Biogeography & relationships
tdib at OCEANCONSERVANCY.ORG
Wed Jul 10 12:23:00 CDT 2002
I will reply to two different posts by Robert in this one message.
Robert Mesibov wrote:
> Tom DiBenedetto: If the
> character evidence
> indicated that a newly discovered New Zealand species were actually a
> hybrid of two
> Tasman species, would you advocate denying that conclusion simply because you
> could not immediately envision how the hybrid got to New Zealand?"
> No! The relationship story is unaffected, but the evolutionary picture is
> dramatically different.
Good. I think we actually agree. I seem to recall that the point of departure for this
thread was the question of whether spatial information was relevant to the enterprise
of reconstructing phylogenetic relationship - whether a conflict between a relationship
scheme and a biogeographic pattern should be resolved by allowing the
biogeographic information to affect the phylogenetic conclusion. I never intended to
imply that spatial information has no relevance to the broader question of how the
history of the taxa played out.
RM:This is very interesting, and it suggests that Tom & I are never going to
see eye to eye on certain issues. Tom is clearly saying that he is mainly
interested in the historical relationships between taxa.... However...I want to try to
understand how, when & where evolution has actually worked in particular groups.
...Relationship information isn't enough, I need other evidence,
It is not that I am only interested in the relationships, but I do think that the task of
discovering relationships is a coherent discipline unto itself and one which must be
persued with rigor and with a degree of independence from the process theories of
other evolutionary disciplines. A credible relationship scheme, arrived at through an
examination of all _relevant_ evidence is an enormously valuable tool to structure all
manner of evolutionary and comparative studies. I am led to belive that you may
agree with this when you say "I agree with Tom that unadorned relationships
are necessary and sufficient for a natural classification". The motivation behind my
remarks was simply to protect the integrity of systematics from the impulse to
synthesize prematurely - the interface between systematics and other evolutionary
studies (including biogeography) will only be fruitful if the integrity of each discipline is
RM: Another philosophical difference lurking here is how you view the
evolutionary narrative. If you think 'species' and relationships between
such objects, you're naturally led to focusing on the properties of
'species' and how to use those properties to understand the relationships
between 'species'. If like me you think 'lineages', you think more
architecturally about tree structure, i.e. the relationships between
objects with the objects removed.
I am not sure what you are getting at here. I always considered myself a "lineage"

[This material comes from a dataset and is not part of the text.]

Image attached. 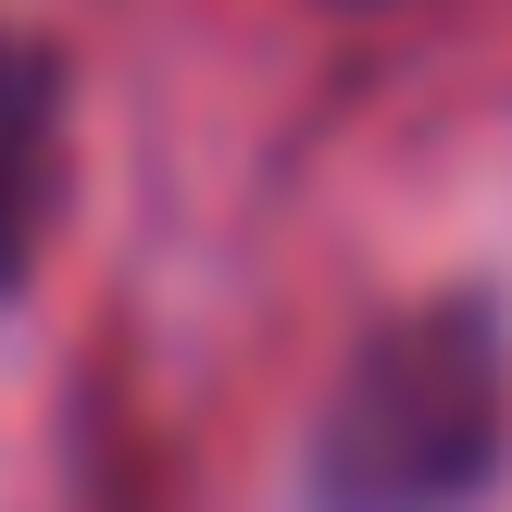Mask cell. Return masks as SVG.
<instances>
[{"mask_svg": "<svg viewBox=\"0 0 512 512\" xmlns=\"http://www.w3.org/2000/svg\"><path fill=\"white\" fill-rule=\"evenodd\" d=\"M50 163H63V75L25 25H0V300L25 288V250L50 225Z\"/></svg>", "mask_w": 512, "mask_h": 512, "instance_id": "2", "label": "cell"}, {"mask_svg": "<svg viewBox=\"0 0 512 512\" xmlns=\"http://www.w3.org/2000/svg\"><path fill=\"white\" fill-rule=\"evenodd\" d=\"M512 438V363L475 300L375 325L313 425V512H475Z\"/></svg>", "mask_w": 512, "mask_h": 512, "instance_id": "1", "label": "cell"}]
</instances>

type of guy, to the extent that my working conception of a species is merely a
terminal lineage branch. Given your subsequent comments regarding introgression
amongst populations, perhaps our difference is merely one of focus - coming from a
background in phylogenetic systematics, my concerns are with the relationships
amongst isolated lineage branches - relationships above the species level - where
niether taxa nor their relationship suffer from the "blurriness" you mention.